I work with a woman who suffered an unimaginable loss in the last year. She wears her grief outwardly, not necessarily by choice I don’t think, but because that is how her body is reacting. Ultimately this is probably a healthy way to be – to let it out. I do everything in my power to keep it from showing to the outside world. In fact, I have said many times that if you didn’t know my history, you wouldn’t guess it from the way that I act. This is a double edged sword because people assume that I am fine. And I am fine. Except for the days when I am not.
More than anything, I grieve for my kids. I am not mom and dad. I am just mom. Each of them had a special relationship with Dave. This is not something that I can replace, and I wish that they could have had it for much much longer. It comes up in bits and pieces. Little things like Parker commenting that we didn’t cook out all summer and how much she missed that. I am sure she missed the actual grilled food, but I think it is also about the entire experience. She would sit on the deck with Dave and they would laugh about silly things the dog had done or talk about one of their random topics. We would all sit and eat dinner together, sometimes being silly and sometimes more serious, but we were all together.

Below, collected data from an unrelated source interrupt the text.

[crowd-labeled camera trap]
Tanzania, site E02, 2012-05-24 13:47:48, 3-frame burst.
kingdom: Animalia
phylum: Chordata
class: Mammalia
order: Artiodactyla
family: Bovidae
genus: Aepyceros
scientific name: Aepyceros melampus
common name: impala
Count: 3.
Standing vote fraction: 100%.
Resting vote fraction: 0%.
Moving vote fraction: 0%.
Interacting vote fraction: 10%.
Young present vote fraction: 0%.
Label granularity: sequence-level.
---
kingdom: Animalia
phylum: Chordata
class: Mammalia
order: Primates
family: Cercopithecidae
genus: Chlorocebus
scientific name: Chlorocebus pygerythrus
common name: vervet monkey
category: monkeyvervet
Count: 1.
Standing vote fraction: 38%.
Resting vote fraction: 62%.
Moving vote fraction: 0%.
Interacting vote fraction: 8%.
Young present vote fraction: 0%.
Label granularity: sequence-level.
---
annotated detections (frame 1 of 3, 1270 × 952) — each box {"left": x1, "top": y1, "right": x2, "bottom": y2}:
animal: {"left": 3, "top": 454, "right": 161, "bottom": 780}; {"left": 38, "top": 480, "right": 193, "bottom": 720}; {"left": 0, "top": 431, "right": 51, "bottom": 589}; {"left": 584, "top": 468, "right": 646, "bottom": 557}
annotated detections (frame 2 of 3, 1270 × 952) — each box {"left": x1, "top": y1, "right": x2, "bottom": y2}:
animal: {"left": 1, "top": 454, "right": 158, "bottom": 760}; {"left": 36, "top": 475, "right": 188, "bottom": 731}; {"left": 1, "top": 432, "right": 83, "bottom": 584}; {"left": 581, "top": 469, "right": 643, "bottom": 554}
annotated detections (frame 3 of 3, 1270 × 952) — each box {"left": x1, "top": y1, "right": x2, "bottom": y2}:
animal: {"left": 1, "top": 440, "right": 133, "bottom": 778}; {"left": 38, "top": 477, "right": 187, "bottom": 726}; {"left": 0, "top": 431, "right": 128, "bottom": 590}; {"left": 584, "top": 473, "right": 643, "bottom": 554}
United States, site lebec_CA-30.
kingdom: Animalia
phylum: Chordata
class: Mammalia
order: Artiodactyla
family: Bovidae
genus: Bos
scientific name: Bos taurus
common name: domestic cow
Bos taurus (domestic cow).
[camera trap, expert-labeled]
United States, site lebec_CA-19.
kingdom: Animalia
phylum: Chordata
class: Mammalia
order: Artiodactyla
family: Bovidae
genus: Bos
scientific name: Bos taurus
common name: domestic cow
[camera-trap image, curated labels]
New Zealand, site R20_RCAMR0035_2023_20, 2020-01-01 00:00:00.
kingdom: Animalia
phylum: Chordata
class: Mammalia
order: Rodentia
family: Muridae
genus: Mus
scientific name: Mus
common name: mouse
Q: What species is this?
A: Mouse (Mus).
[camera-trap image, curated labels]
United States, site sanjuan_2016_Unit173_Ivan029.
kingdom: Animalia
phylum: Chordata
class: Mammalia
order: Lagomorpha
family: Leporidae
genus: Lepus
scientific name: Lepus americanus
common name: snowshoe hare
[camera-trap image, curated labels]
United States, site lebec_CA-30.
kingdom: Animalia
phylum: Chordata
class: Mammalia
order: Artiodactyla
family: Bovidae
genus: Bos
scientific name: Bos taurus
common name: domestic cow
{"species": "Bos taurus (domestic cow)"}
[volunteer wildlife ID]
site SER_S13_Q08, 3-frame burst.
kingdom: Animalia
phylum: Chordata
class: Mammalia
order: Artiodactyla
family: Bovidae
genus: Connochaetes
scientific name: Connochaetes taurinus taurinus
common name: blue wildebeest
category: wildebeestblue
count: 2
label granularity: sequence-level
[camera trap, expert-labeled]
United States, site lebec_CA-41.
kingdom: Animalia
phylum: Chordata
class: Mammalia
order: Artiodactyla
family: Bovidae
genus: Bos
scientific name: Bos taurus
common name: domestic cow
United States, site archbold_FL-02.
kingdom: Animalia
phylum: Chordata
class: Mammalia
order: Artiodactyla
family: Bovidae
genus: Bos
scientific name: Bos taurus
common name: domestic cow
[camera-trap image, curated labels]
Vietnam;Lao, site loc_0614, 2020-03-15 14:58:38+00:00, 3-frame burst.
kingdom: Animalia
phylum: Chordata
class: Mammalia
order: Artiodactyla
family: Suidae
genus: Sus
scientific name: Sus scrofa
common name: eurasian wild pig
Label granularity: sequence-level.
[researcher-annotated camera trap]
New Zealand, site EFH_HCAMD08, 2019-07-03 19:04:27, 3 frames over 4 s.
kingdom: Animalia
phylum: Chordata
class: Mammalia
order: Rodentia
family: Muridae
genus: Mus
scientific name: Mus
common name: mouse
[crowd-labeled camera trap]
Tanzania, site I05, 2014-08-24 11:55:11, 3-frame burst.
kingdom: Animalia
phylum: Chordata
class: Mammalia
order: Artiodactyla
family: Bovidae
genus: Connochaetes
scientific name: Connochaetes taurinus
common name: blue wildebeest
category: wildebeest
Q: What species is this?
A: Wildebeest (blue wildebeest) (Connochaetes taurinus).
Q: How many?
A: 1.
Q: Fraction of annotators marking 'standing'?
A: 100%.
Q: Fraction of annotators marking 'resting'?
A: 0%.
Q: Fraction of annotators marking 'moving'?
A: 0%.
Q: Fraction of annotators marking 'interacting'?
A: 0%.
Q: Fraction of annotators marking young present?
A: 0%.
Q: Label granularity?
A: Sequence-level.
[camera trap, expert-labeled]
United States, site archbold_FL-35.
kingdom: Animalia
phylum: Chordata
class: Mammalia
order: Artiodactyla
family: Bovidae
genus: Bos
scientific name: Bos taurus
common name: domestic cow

Sometimes it is more intense. When Sam was last home her phone met a watery end. Luckily I had my old iPhone that she could activate. After she got home from the Verizon store I commented out loud that all my old texts were gone and that I hadn’t thought about that. She told me that she had deleted her texts from Dave because she couldn’t handle it. In the last text that he sent her, he asked her if she was awake. He probably needed something and was seeing if she could help him. She feels guilty because she never answered him. I have reassured her that I am sure she didn’t answer because she more than likely just went and saw him. The guilt that she feels about this breaks my heart. I would do anything in the world to take that away from her.
And sometimes it is more global. I grieve for Grant. He talked about things with his dad that he is never going to talk about with his mom or sisters. I imagine that is how it is with boys and their dads. He is surrounded by women who genuinely just don’t get it on many occasions. One of the most touching gestures after Dave died came from a friend of Sam’s. His parents had divorced, and he spent the majority of time with his mom and two sisters. He wrote Grant a note saying that although he didn’t know what it was like to lose his dad, he did know what it was like to be the only guy in the house. He gave Grant his phone number and told him to call him any time. So much maturity and understanding for a 19 year old. He forever has a special place in my heart.
1 year, 3 months, 17 days.
PS I’m thinking about getting a dog.